Bloody clashes broke out in Tehran yesterday as Iran‘s supreme leader said he would not yield to pressure over the disputed election. The renewed confrontation took place in Baharestan Square, near parliament, where hundreds of protesters faced off against several thousand riot police and other security personnel.
Witnesses likened the scene to a war zone, with helicopters hovering overhead, many arrests and the police beating demonstrators.
One woman told CNN that hundreds of unidentified men armed with clubs had emerged from a mosque to confront the protesters.
“They beat a woman so savagely that she was drenched in blood and her husband fainted. They were beating people like hell. It was a massacre,” she said.
Facebook status of a friend in Tehran. Alternatively from Iranians outside the country: “WEAR ALL BLACK TO HONOR THOSE KILLED EVERYDAY IN IRAN!”
Robert Fisk was in north Tehran last night:
The fate of Iran rested last night in a grubby north Tehran highway interchange called Vanak Square where – after days of violence – supporters of the official President Mahmoud Ahmadinejad at last confronted the screaming, angry Iranians who have decided that Mirhossein Mousavi should be the president of their country. Unbelievably – and I am a witness because I stood beside them – just 400 Iranian special forces police were keeping these two armies apart. There were stones and tear gas but for the first time in this epic crisis the cops promised to protect both sides.
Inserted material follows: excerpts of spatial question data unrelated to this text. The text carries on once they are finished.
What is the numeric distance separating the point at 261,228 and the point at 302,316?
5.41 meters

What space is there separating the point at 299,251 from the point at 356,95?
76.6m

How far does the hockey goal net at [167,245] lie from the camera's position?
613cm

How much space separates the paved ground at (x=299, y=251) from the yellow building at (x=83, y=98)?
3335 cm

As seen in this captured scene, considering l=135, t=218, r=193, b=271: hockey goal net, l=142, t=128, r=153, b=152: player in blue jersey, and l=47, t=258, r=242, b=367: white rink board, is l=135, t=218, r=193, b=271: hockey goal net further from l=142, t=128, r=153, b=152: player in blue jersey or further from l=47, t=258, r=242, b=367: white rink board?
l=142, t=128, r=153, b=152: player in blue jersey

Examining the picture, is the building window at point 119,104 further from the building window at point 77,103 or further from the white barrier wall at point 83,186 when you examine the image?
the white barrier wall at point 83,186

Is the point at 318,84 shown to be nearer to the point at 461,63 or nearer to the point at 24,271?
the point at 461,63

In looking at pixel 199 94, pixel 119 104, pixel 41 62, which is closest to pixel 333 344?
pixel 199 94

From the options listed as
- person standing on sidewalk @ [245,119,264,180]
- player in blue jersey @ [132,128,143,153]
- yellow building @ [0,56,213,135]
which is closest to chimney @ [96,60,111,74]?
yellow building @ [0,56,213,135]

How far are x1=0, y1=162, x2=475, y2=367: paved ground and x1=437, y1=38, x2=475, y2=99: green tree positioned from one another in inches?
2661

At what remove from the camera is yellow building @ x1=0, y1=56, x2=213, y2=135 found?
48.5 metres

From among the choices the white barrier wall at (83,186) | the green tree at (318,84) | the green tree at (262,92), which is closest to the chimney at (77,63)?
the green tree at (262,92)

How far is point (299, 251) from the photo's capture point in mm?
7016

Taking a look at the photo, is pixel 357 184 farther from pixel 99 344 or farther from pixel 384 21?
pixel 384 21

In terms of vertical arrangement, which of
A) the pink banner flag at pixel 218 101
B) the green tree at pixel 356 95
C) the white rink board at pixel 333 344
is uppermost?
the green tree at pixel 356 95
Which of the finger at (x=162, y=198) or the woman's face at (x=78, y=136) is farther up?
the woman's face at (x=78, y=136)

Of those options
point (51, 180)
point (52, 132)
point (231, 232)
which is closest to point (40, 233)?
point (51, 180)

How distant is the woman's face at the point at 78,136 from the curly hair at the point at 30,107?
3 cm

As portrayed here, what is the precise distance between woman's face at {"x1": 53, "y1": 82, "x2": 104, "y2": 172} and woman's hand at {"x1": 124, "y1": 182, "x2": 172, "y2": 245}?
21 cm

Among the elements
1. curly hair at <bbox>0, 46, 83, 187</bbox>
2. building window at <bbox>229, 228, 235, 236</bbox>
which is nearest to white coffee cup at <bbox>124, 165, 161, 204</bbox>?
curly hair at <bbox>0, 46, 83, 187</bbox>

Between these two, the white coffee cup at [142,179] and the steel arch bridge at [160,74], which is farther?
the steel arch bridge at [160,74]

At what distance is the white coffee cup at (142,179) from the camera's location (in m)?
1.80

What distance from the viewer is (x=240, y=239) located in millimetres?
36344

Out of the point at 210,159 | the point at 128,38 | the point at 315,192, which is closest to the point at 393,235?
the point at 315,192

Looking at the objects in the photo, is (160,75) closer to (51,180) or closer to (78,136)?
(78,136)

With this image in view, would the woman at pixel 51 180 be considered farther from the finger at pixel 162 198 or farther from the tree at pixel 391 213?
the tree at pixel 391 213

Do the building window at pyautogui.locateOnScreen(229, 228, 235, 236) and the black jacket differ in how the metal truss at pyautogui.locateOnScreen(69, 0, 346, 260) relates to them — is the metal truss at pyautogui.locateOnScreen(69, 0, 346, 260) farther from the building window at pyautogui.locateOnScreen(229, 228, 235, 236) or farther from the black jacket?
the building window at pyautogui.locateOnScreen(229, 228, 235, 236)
“Please, please, keep the Basiji from us,” one middle-aged lady pleaded with a special forces officer in flak jacket and helmet as the Islamic Republic’s thug-like militia appeared in their camouflage trousers and purity-white shirts only a few metres away. The cop smiled at her. “With God’s help,” he said. Two other policemen were lifted shoulder-high. “Tashakor, tashakor,” – “thank you, thank you” – the crowd roared at them.
This was phenomenal. The armed special forces of the Islamic Republic, hitherto always allies of the Basiji, were prepared for once, it seemed, to protect all Iranians, not just Ahmadinejad’s henchmen. The precedent for this sudden neutrality is known to everyone – it was when the Shah’s army refused to fire on the millions of demonstrators demanding his overthrow in 1979.
More of the story, and more photos from the Independent.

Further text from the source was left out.